Recent decades have witnessed a remarkable digital transformation in the conduct of commerce, with a phenomenal shift from paper-based to electronic processes. That shift is now accelerating in trade and trade finance, supported by law reform. Our two expert presenters will illustrate the immense benefits that proven digital technologies, like blockchain DLT, offer trade and trade finance. They will highlight recent developments in industry, and in legal reforms, as key trade and finance participants - and government entities - hasten to implement simpler, more efficient, secure, sustainable and inclusive digital trade and trade finance processes.
Speakers:
John Taylor is an Hon. Professor of International Finance and Trade Law, Centre for Commercial Law Studies, Queen Mary University of London. He also works as an independent advisor on international law, finance, trade and sustainability. Among other initiatives, he is the co-founder of the Centre for Applied Sustainable Transition Law (CASTL).
John has had a career of more than 50 years in law and international finance including: private practise of law in Australia and in USA; as International Director of BLP (now BCLP) in London; and many years as an in-house lawyer with three international financial institutions (including as General Counsel of the EBRD) and several major corporations.

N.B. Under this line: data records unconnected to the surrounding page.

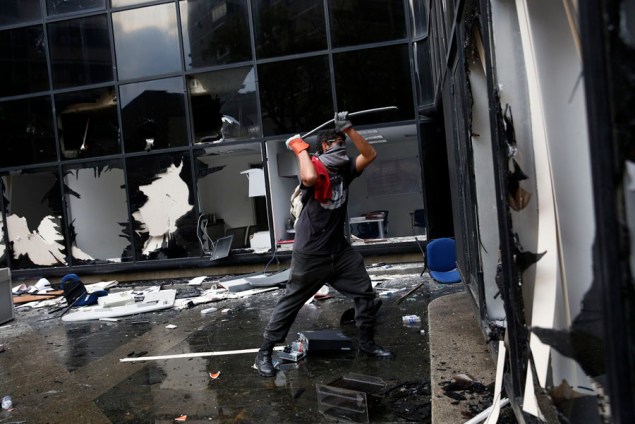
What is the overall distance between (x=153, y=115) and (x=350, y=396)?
29.2 ft

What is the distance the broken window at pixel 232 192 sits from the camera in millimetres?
10719

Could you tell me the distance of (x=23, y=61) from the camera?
1153 cm

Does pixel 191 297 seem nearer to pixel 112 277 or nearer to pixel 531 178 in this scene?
pixel 112 277

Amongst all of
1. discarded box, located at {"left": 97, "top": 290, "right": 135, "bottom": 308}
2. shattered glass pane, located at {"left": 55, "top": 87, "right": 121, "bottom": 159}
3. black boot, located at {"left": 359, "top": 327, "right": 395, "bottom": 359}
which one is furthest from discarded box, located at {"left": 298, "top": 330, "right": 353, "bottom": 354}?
shattered glass pane, located at {"left": 55, "top": 87, "right": 121, "bottom": 159}

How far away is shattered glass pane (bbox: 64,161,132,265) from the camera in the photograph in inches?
450

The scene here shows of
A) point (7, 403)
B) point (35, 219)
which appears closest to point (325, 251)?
point (7, 403)

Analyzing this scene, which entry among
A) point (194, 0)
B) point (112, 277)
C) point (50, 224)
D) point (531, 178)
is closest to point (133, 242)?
point (112, 277)

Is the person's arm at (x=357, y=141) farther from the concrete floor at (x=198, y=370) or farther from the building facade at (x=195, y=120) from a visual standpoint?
the building facade at (x=195, y=120)

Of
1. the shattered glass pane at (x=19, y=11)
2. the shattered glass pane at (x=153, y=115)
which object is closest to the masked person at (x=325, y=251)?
the shattered glass pane at (x=153, y=115)

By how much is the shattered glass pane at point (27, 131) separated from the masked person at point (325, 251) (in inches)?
352

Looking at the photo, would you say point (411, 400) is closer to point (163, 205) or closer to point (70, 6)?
point (163, 205)

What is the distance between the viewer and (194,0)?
35.2 ft

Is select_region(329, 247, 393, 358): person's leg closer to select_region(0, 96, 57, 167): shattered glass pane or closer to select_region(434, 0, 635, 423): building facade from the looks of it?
select_region(434, 0, 635, 423): building facade

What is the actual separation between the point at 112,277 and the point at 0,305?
11.4 ft
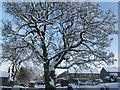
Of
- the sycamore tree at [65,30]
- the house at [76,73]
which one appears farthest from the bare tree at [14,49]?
the house at [76,73]

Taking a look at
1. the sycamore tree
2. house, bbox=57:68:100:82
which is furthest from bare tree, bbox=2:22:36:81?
house, bbox=57:68:100:82

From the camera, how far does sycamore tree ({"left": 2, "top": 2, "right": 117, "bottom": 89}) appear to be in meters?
9.16

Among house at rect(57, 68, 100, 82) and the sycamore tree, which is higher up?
the sycamore tree

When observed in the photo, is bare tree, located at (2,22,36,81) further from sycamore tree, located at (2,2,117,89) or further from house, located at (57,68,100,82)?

In many of these positions, he has advised on legal aspects of international trade, and in the past decade (particularly as a Member of the Bankers Association for Finance and Trade - BAFT), his work has increasingly focused on the modernisation of international trade finance, especially through digitalisation where law reform has an essential role to play.
Chris Southworth is Secretary General at ICC United Kingdom and a regular voice for business in the international media. He is also co-founder of the UK Centre for Digital Trade and Innovation and acts as the ICC representative to The Commonwealth as well as Co-Chair of the B2B Cluster for the Commonwealth Connectivity Agenda. He is a member of the ICC World Council as well as the International Advisory Boards of the Digital Trade Network and Queen Mary-UNIDROIT Institute of Transnational Commercial Law. Prior to joining ICC, Chris was Executive Director for Global Partnerships, at the British Chambers of Commerce, Head of the International Chambers of Commerce Unit at UK Trade and Investment (UKTI) and a Senior Policy Advisor to Lord Heseltine, former Deputy Prime Minister, for his independent review of UK competitiveness. In 2011 he was advisor to the Minister for Trade and Investment for the government review of mid-size businesses and consequent establishment of the mid-size business export programme.